Raw records
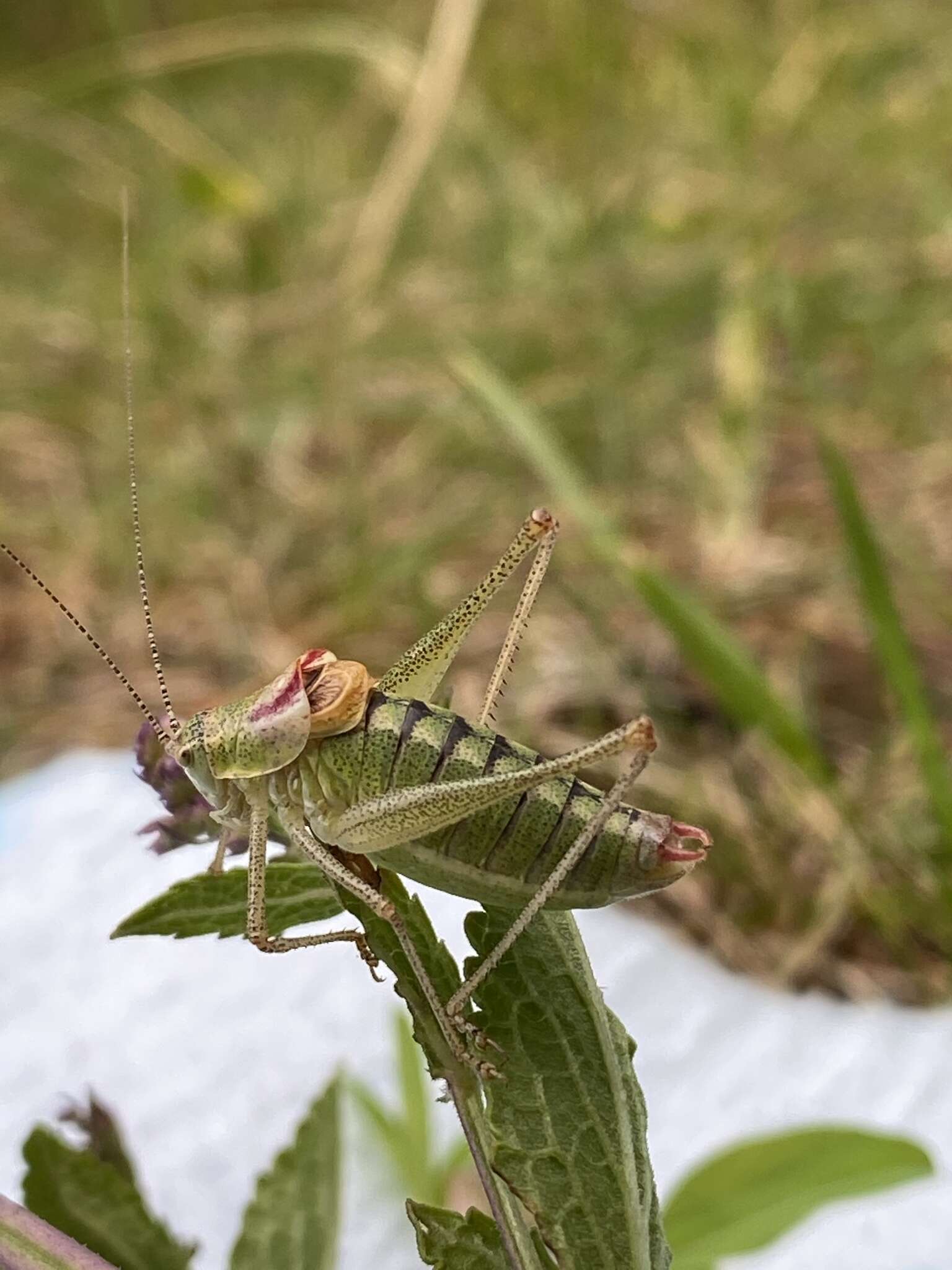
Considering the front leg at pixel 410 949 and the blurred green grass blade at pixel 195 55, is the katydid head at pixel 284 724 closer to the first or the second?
the front leg at pixel 410 949

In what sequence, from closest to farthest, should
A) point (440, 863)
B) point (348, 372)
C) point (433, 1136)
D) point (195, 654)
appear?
point (440, 863), point (433, 1136), point (195, 654), point (348, 372)

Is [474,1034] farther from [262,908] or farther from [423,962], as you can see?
[262,908]

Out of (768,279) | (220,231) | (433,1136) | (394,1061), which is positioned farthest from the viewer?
(220,231)

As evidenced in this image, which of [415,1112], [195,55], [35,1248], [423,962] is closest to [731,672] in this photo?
[415,1112]

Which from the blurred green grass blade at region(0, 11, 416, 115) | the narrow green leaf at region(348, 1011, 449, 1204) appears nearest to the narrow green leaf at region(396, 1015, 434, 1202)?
the narrow green leaf at region(348, 1011, 449, 1204)

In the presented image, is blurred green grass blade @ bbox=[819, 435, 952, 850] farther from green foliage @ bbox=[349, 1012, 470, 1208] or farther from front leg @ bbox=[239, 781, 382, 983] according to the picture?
front leg @ bbox=[239, 781, 382, 983]

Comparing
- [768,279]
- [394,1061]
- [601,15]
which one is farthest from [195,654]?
[601,15]

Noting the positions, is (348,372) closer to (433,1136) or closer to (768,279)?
(768,279)
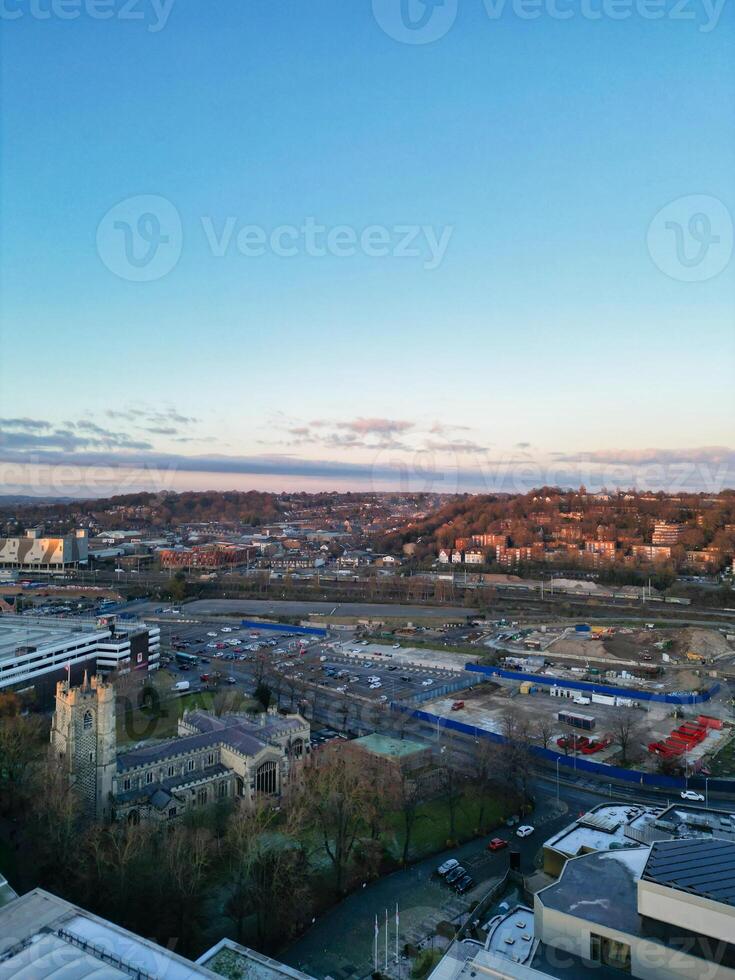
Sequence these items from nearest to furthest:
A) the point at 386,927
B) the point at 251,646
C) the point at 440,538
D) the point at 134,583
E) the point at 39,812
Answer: the point at 386,927
the point at 39,812
the point at 251,646
the point at 134,583
the point at 440,538

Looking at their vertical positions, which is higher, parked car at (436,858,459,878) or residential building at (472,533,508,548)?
residential building at (472,533,508,548)

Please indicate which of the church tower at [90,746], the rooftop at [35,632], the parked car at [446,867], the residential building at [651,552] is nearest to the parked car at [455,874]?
the parked car at [446,867]

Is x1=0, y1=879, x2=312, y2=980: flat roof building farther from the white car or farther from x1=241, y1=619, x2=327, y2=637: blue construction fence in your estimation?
x1=241, y1=619, x2=327, y2=637: blue construction fence

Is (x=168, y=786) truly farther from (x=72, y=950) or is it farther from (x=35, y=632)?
(x=35, y=632)

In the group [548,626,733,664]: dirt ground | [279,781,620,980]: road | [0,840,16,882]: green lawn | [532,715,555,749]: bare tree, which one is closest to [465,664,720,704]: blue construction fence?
[532,715,555,749]: bare tree

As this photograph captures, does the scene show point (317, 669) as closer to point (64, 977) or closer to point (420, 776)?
point (420, 776)

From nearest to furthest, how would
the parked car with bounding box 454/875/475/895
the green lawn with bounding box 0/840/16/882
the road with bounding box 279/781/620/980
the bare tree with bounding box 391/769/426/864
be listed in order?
the road with bounding box 279/781/620/980
the green lawn with bounding box 0/840/16/882
the parked car with bounding box 454/875/475/895
the bare tree with bounding box 391/769/426/864

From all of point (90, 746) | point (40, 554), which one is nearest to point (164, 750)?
point (90, 746)

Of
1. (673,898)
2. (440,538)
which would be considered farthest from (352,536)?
(673,898)
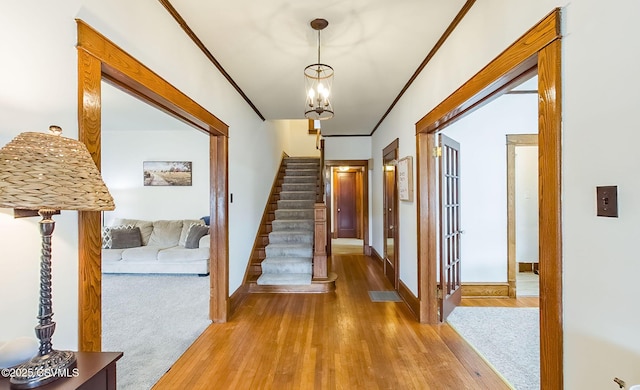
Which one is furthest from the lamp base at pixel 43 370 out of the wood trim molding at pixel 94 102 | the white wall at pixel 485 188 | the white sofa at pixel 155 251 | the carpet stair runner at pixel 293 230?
the white sofa at pixel 155 251

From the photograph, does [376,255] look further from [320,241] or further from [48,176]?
[48,176]

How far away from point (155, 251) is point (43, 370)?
15.0 ft

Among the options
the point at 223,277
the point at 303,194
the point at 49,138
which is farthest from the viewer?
the point at 303,194

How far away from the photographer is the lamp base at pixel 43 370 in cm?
90

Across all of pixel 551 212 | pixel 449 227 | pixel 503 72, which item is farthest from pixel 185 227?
pixel 551 212

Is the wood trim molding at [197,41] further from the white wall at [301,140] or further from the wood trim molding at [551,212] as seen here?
the white wall at [301,140]

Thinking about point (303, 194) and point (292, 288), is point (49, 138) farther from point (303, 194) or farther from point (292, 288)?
point (303, 194)

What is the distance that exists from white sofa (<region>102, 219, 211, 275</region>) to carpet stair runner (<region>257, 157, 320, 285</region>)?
1.27 meters

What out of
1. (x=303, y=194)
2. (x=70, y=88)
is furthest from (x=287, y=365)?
(x=303, y=194)

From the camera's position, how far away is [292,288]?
4109 mm

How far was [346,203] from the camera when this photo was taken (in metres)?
9.65

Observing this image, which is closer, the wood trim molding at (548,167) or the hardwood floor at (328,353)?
the wood trim molding at (548,167)

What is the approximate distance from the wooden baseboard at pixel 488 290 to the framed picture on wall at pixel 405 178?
1454mm

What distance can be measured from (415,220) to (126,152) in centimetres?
595
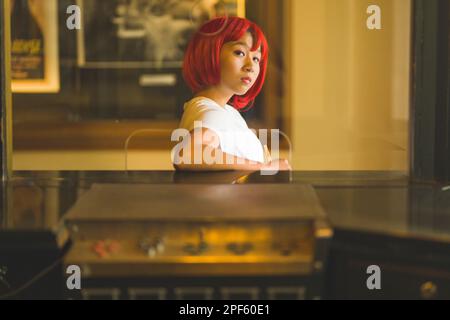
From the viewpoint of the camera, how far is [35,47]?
2.16 m

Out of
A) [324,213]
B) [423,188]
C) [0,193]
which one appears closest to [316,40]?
[423,188]

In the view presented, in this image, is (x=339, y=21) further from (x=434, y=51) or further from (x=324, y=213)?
(x=324, y=213)

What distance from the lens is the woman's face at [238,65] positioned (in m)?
1.72

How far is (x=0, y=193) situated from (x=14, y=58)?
51 centimetres

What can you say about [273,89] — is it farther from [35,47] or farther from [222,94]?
[35,47]

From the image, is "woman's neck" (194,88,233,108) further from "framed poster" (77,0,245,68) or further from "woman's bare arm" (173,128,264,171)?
"framed poster" (77,0,245,68)

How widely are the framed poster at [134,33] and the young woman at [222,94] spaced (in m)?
0.56

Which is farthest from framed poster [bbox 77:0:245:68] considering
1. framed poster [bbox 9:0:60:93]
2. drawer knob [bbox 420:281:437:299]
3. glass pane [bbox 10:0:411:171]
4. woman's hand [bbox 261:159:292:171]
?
drawer knob [bbox 420:281:437:299]

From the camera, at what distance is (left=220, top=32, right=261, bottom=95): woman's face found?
172 centimetres

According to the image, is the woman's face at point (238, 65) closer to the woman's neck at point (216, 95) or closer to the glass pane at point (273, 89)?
the woman's neck at point (216, 95)

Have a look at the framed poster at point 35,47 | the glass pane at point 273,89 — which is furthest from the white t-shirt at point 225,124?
the framed poster at point 35,47

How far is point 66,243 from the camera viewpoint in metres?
1.34

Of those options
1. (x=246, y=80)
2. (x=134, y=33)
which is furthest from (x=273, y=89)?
(x=134, y=33)

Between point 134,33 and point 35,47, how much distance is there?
1.43ft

#### REQUIREMENT
Update the items above by replacing every occurrence of "blurred green grass blade" with "out-of-focus grass blade", keeping everything else unchanged. Omit the pictures from your answer.

#### REPLY
Considering the front leg at pixel 410 949 and the out-of-focus grass blade at pixel 195 55, is the katydid head at pixel 284 724 closer to the first or the second?
the front leg at pixel 410 949

In what sequence, from closest to farthest, should
A) point (440, 863)
B) point (348, 372)
C) point (433, 1136)
D) point (195, 654)
appear?
point (440, 863), point (433, 1136), point (195, 654), point (348, 372)

Is [474,1034] farther from [262,908] or farther from [423,962], as you can see?
[262,908]

Out of (768,279) | (220,231) | (433,1136) | (394,1061), which is positioned farthest from the viewer?
(220,231)

As evidenced in this image, which of [415,1112], [195,55], [35,1248], [423,962] is closest to [731,672] in this photo?
[415,1112]

Which from the out-of-focus grass blade at region(0, 11, 416, 115) | the narrow green leaf at region(348, 1011, 449, 1204) appears nearest to the narrow green leaf at region(396, 1015, 434, 1202)?
the narrow green leaf at region(348, 1011, 449, 1204)

In the presented image, is out-of-focus grass blade @ bbox=[819, 435, 952, 850] farther from green foliage @ bbox=[349, 1012, 470, 1208] or farther from front leg @ bbox=[239, 781, 382, 983] according to the picture?
front leg @ bbox=[239, 781, 382, 983]

Comparing
- [768,279]
- [394,1061]
- [601,15]
which one is farthest from [195,654]?
[601,15]

Noting the positions, is (348,372) closer to (433,1136) or closer to (768,279)?
(768,279)
Sequence these items from nearest to furthest:
A) the point at 386,927
B) the point at 251,646
C) the point at 440,538
D) the point at 134,583
E) the point at 39,812
Answer: the point at 386,927
the point at 39,812
the point at 251,646
the point at 134,583
the point at 440,538

Looking at their vertical positions, which is higher, parked car at (436,858,459,878) or residential building at (472,533,508,548)?
residential building at (472,533,508,548)

Please indicate which of the church tower at [90,746], the rooftop at [35,632], the parked car at [446,867], the residential building at [651,552] is nearest to the parked car at [455,874]?
the parked car at [446,867]

Is x1=0, y1=879, x2=312, y2=980: flat roof building farther from the white car or farther from x1=241, y1=619, x2=327, y2=637: blue construction fence in your estimation?
x1=241, y1=619, x2=327, y2=637: blue construction fence

Is (x=168, y=786) truly farther from (x=72, y=950) or is it farther from (x=35, y=632)?
(x=35, y=632)

In the group [548,626,733,664]: dirt ground | [279,781,620,980]: road | [0,840,16,882]: green lawn | [532,715,555,749]: bare tree, which one is closest to [465,664,720,704]: blue construction fence?
[532,715,555,749]: bare tree

As this photograph captures, does the scene show point (317, 669) as closer to point (64, 977) or closer to point (420, 776)?
point (420, 776)

From nearest to furthest, how would
the parked car with bounding box 454/875/475/895
the green lawn with bounding box 0/840/16/882
the road with bounding box 279/781/620/980
the bare tree with bounding box 391/769/426/864
be listed in order?
the road with bounding box 279/781/620/980
the green lawn with bounding box 0/840/16/882
the parked car with bounding box 454/875/475/895
the bare tree with bounding box 391/769/426/864

From all of point (90, 746) | point (40, 554), which one is nearest to point (164, 750)?
point (90, 746)

Of
1. (673,898)
2. (440,538)
which would be considered farthest from (352,536)?
(673,898)
Which one is furthest from the lamp base at pixel 43 370 out of the wood trim molding at pixel 94 102 | the white wall at pixel 485 188 | the white sofa at pixel 155 251 | the carpet stair runner at pixel 293 230?
the white sofa at pixel 155 251

From the photograph, does [376,255] look further from [320,241] or further from [48,176]?
[48,176]

How far away from point (155, 251) is point (43, 370)?
15.0 ft

Among the options
the point at 223,277
the point at 303,194
the point at 49,138
which is farthest from the viewer?
the point at 303,194

How far away from the photographer is the lamp base at pixel 43 370 in cm?
90

Across all of pixel 551 212 | pixel 449 227 | pixel 503 72, which item is farthest from pixel 185 227?
pixel 551 212

Is the wood trim molding at [197,41] further from the white wall at [301,140] or further from the wood trim molding at [551,212] as seen here?
the white wall at [301,140]

Thinking about point (303, 194) and point (292, 288), is point (49, 138) farther from point (303, 194) or farther from point (292, 288)?
point (303, 194)

What is the distance that exists from white sofa (<region>102, 219, 211, 275</region>) to carpet stair runner (<region>257, 157, 320, 285</region>)?
1.27 meters

What out of
1. (x=303, y=194)
2. (x=70, y=88)
is furthest from (x=287, y=365)?
(x=303, y=194)

From the camera's position, how far away is [292,288]?
4109 mm

How far was [346,203] from the camera when this photo was taken (in metres)?
9.65

Observing this image, which is closer, the wood trim molding at (548,167) or the hardwood floor at (328,353)?
the wood trim molding at (548,167)

What is the approximate distance from the wooden baseboard at pixel 488 290 to the framed picture on wall at pixel 405 178?
1454mm

What distance can be measured from (415,220) to (126,152) in centimetres?
595
From the viewpoint of the camera, how far is [35,47]?
2.16 m

Out of
A) [324,213]
B) [423,188]
C) [0,193]
which one appears closest to [316,40]?
[423,188]

In the view presented, in this image, is (x=339, y=21) further from (x=434, y=51) or further from (x=324, y=213)?
(x=324, y=213)

What distance from the lens is the woman's face at [238,65] positioned (in m)?
1.72

How far is (x=0, y=193) situated from (x=14, y=58)?
51 centimetres

What can you say about [273,89] — is it farther from [35,47] or farther from [222,94]?
[35,47]

From the image, is "woman's neck" (194,88,233,108) further from "framed poster" (77,0,245,68) or further from "woman's bare arm" (173,128,264,171)?
"framed poster" (77,0,245,68)

How widely are the framed poster at [134,33] and the young woman at [222,94] spaced (in m)?
0.56

Which is farthest from framed poster [bbox 77:0:245:68] considering
1. framed poster [bbox 9:0:60:93]
2. drawer knob [bbox 420:281:437:299]
3. glass pane [bbox 10:0:411:171]
4. woman's hand [bbox 261:159:292:171]
?
drawer knob [bbox 420:281:437:299]

From the camera, at what distance is (left=220, top=32, right=261, bottom=95): woman's face found?
172 centimetres

According to the image, is the woman's face at point (238, 65) closer to the woman's neck at point (216, 95) or closer to the glass pane at point (273, 89)?
the woman's neck at point (216, 95)

Have a look at the framed poster at point 35,47 | the glass pane at point 273,89 — which is furthest from the white t-shirt at point 225,124?
the framed poster at point 35,47

How far is point 66,243 from the camera viewpoint in metres?
1.34

Of those options
1. (x=246, y=80)
2. (x=134, y=33)
which is furthest from (x=273, y=89)?
(x=134, y=33)

Between point 134,33 and point 35,47, how much distance is there?
1.43ft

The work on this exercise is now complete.